Artem Uss war im Oktober am Mailänder Flughafen verhaftet worden – auf Ersuchen Washingtons. Damals lag gegen Uss und vier weitere Russen ein US-Haftbefehl vor, in dem diese der Umgehung von Sanktionen und der Geldwäsche in Millionenhöhe beschuldigt wurden. Uss soll Militärtechnologie aus den USA nach Russland geschmuggelt haben.
Pikant daran war, dass Artem Uss auch in Russland wegen Geldwäschevorwürfen gesucht worden war. In Mailand wurde er schließlich unter Hausarrest gestellt, bis eine Auslieferung an die USA erfolgen sollte. Dort hätten ihm bis zu 30 Jahre Haft gedroht.
Doch dazu kam es nicht, der 40-Jährige zerstörte im April seine Fußfessel und floh – mutmaßlich mit Hilfe des russischen Geheimdienstes – aus dem Hausarrest. Kurz darauf tauchte er in Moskau wieder auf. „Das italienische Gericht, von dem ich erwartet hatte, dass es unparteiisch ist, hat eine klare politische Voreingenommenheit gezeigt“, sagte er nach seiner Rückkehr nach Russland. Er habe sich den Moskauer Ermittlungsbehörden gestellt, ließ er wissen. Uss und sein Vater, Gouverneur der sibirischen Region Krasnojarsk, kritisierten die Verhaftung als politisch motiviert.
„Ich bin nur froh, dass mein Sohn wieder zu Hause ist. Und dafür danke ich Wladimir Putin. Unser Land hat viele Freunde und ehrliche Menschen, die es unterstützen und bereit sind, im richtigen Moment zu helfen. Ich weiß, wovon ich rede“, so Vater Uss.
Streit in Italien ausgelöst
In Italien hat die Flucht von Uss für viel Aufregung gesorgt. Wie es sein kann, dass ein gesuchter Russe unter Beobachtung aus einem EU-Land fliehen kann, warf viele Fragen auf. Italiens Premierministerin Giorgia Meloni sagte, man müsse die „Anomalien“ und „fragwürdigen Begründungen“ in diesem Fall aufklären. Justizminister Carlo Nordio entsandte Inspektoren nach Mailand, um herauszufinden, warum Uss überhaupt der Hausarrest erlaubt wurde.
Zudem leitete er ein Disziplinarverfahren gegen drei Richter ein, die den Hausarrest gewährt hatten. Nordio warf den Richtern des Mailänder Berufungsgerichts „grobe und unentschuldbare Fahrlässigkeit“ vor. Das wiederum brachte dem Minister Vorwürfe ein, sich in die unabhängige Justiz einzumischen. Nordio hätte eingreifen können, als Uss unter Hausarrest gestellt wurde, habe das aber nicht getan, so die Nationale Vereinigung der Richter und Staatsanwälte. Auch die Vereinigung der Mailänder Anwälte betonte in einer Erklärung, sie sehe „ein starkes Element der Einschüchterung“.

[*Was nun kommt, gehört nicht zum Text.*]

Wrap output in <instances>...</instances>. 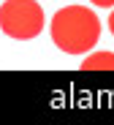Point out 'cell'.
I'll return each instance as SVG.
<instances>
[{
  "mask_svg": "<svg viewBox=\"0 0 114 125\" xmlns=\"http://www.w3.org/2000/svg\"><path fill=\"white\" fill-rule=\"evenodd\" d=\"M52 41L65 54H84L101 38V19L84 6H65L52 16Z\"/></svg>",
  "mask_w": 114,
  "mask_h": 125,
  "instance_id": "obj_1",
  "label": "cell"
},
{
  "mask_svg": "<svg viewBox=\"0 0 114 125\" xmlns=\"http://www.w3.org/2000/svg\"><path fill=\"white\" fill-rule=\"evenodd\" d=\"M0 30L8 38L30 41L43 30V8L38 0H3L0 6Z\"/></svg>",
  "mask_w": 114,
  "mask_h": 125,
  "instance_id": "obj_2",
  "label": "cell"
},
{
  "mask_svg": "<svg viewBox=\"0 0 114 125\" xmlns=\"http://www.w3.org/2000/svg\"><path fill=\"white\" fill-rule=\"evenodd\" d=\"M114 71V54L111 52H98L82 62V71Z\"/></svg>",
  "mask_w": 114,
  "mask_h": 125,
  "instance_id": "obj_3",
  "label": "cell"
},
{
  "mask_svg": "<svg viewBox=\"0 0 114 125\" xmlns=\"http://www.w3.org/2000/svg\"><path fill=\"white\" fill-rule=\"evenodd\" d=\"M93 6H98V8H111L114 6V0H90Z\"/></svg>",
  "mask_w": 114,
  "mask_h": 125,
  "instance_id": "obj_4",
  "label": "cell"
},
{
  "mask_svg": "<svg viewBox=\"0 0 114 125\" xmlns=\"http://www.w3.org/2000/svg\"><path fill=\"white\" fill-rule=\"evenodd\" d=\"M109 30H111V35H114V11H111V16H109Z\"/></svg>",
  "mask_w": 114,
  "mask_h": 125,
  "instance_id": "obj_5",
  "label": "cell"
}]
</instances>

In italienischen Medien wird bis dato über die Hintergründe spekuliert, zumal auch viele italienische Unternehmen und Politiker enge Kontakte zur einflussreichen Familie Uss pflegten, darunter auch die rechte Lega und Ex-Premier Silvio Berlusconi.
Aufstieg des Vaters, Fahndungsaufruf gelöscht
Artem Uss ist nun jedenfalls wieder in Russland, wo sein Vater nun Aufstiegschancen wittert. Am Donnerstag wurde der Gouverneur von Kreml-Chef Wladimir Putin von seinem Amt unter Lobeshymnen abgesetzt. Der 68-jährige Uss hat nach eigenen Angaben ein Angebot, in die nationale Politik zu gehen.
Medienberichten zufolge soll er später als Senator für die Region Krasnojarsk ins Oberhaus des russischen Parlaments, den Föderationsrat, wechseln. Gleichzeitig zur Absetzung durch Putin verschwand laut Medienberichten auch der Fahndungsaufruf gegen Artem Uss aus der Datenbank des russischen Innenministeriums.